## Passage to read
- - -

The Metamorphosis, Directed by Pencho
The Metamorphosis is a film adaptation of the classic short story by Franz Kafka about a salesman who wakes up one morning to find that he has been transformed into a hideous insect. This Bulgarian version is faithful to the original, taking the story literally and taking Kafka at his word when it comes to transforming a man into a vermin. The difference between mediums is in this case very significant, as the symbolic nature of Kafka’s story becomes more concrete when it involves actual imagery and the physicality of turning into a beetle before our very eyes. In Pencho’s film adaptation — years in the making — the metamorphosis of Gregor Samsa does not happen metaphorically, but quite literally.

- - -

## Raw data
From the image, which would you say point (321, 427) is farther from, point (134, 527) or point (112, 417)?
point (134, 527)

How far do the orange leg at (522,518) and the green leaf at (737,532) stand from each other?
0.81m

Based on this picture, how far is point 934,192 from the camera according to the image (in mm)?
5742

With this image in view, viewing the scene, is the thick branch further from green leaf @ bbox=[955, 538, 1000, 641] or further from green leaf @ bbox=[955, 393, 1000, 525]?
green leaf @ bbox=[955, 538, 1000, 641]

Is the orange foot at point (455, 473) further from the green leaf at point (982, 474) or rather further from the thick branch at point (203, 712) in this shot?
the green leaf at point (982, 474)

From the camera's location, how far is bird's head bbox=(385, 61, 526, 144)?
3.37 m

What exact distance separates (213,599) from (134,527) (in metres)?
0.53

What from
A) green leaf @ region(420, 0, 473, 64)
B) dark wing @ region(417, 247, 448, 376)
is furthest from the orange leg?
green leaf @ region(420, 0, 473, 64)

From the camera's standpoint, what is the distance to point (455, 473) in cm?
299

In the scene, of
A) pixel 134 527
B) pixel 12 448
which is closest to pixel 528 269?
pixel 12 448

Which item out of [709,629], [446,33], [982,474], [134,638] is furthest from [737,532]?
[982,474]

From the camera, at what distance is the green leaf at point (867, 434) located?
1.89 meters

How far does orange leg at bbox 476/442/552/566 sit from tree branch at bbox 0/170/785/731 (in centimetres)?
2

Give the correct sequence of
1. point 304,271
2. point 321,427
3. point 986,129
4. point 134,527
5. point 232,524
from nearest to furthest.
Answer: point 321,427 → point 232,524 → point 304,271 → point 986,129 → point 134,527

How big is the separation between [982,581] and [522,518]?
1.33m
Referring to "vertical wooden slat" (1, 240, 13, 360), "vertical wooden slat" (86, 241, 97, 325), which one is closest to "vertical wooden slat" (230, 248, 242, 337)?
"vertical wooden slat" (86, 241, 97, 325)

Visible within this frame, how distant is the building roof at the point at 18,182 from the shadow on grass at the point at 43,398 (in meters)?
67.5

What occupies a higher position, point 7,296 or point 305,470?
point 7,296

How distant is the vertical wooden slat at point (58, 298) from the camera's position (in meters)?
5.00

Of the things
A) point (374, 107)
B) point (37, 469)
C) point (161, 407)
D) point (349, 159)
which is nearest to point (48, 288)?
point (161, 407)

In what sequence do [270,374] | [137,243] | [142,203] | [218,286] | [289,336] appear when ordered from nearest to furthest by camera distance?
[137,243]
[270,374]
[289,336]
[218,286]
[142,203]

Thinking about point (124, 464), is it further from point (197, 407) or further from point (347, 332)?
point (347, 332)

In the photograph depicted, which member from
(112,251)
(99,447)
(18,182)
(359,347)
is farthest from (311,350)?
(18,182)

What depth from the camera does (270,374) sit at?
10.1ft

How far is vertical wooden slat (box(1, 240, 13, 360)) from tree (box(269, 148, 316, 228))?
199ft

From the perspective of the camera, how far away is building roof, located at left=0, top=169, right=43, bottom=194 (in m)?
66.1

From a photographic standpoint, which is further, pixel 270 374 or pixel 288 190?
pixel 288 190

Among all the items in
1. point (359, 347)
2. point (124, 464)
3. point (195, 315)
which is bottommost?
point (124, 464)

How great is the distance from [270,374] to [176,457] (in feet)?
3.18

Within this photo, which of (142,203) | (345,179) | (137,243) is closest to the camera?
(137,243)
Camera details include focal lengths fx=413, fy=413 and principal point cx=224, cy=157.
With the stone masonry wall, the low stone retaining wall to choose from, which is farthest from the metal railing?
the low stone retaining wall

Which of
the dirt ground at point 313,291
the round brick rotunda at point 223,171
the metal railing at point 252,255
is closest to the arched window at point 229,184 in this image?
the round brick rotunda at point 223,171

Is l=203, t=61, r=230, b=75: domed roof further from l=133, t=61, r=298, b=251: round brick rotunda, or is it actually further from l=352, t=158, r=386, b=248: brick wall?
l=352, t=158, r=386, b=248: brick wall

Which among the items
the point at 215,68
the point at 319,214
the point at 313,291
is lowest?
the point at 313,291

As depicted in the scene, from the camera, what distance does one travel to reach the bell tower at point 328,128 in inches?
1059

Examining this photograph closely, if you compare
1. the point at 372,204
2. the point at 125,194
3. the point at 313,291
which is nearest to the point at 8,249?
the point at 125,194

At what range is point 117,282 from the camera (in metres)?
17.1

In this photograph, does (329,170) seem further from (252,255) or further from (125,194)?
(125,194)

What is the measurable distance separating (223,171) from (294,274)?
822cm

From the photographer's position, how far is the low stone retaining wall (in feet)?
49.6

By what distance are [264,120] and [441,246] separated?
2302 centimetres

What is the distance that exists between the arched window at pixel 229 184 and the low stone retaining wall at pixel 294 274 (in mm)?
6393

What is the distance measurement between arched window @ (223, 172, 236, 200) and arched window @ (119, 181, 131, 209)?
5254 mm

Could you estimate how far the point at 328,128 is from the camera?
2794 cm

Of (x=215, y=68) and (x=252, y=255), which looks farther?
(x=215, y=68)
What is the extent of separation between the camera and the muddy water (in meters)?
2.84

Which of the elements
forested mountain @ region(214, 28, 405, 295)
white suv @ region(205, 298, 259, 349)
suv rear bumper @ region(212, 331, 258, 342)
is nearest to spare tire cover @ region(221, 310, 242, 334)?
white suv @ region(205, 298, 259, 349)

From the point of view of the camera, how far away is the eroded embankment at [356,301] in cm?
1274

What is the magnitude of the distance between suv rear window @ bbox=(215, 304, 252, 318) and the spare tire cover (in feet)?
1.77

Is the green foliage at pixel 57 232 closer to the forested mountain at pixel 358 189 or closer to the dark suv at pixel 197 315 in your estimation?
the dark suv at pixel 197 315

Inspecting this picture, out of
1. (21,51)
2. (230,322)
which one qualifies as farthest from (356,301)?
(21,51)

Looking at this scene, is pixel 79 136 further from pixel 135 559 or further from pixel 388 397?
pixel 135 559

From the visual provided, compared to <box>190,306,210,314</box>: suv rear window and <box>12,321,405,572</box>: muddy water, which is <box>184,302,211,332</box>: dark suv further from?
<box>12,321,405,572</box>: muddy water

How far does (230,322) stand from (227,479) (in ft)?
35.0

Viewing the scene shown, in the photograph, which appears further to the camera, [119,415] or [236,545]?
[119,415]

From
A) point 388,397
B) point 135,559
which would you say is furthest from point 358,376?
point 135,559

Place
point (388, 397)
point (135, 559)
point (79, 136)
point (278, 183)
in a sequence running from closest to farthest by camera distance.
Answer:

- - -

## Stated problem 1
Translate this sentence from the passage on The Metamorphosis film into Spanish: "In Pencho’s film adaptation — years in the making — the metamorphosis of Gregor Samsa does not happen metaphorically, but quite literally."
## Stated problem 2
According to the passage on The Metamorphosis film, what does the salesman find when he wakes up one morning?
## Stated problem 3
Print the passage on The Metamorphosis film starting with "The Metamorphosis, Directed" and going on through "but quite literally.".

## Solution 1
En la adaptación cinematográfica de Pencho —años en preparación—, la metamorfosis de Gregor Samsa no ocurre de forma metafórica, sino de manera totalmente literal.

## Solution 2
He finds that he has been transformed into a hideous insect.

## Solution 3
The Metamorphosis, Directed by Pencho
The Metamorphosis is a film adaptation of the classic short story by Franz Kafka about a salesman who wakes up one morning to find that he has been transformed into a hideous insect. This Bulgarian version is faithful to the original, taking the story literally and taking Kafka at his word when it comes to transforming a man into a vermin. The difference between mediums is in this case very significant, as the symbolic nature of Kafka’s story becomes more concrete when it involves actual imagery and the physicality of turning into a beetle before our very eyes. In Pencho’s film adaptation — years in the making — the metamorphosis of Gregor Samsa does not happen metaphorically, but quite literally.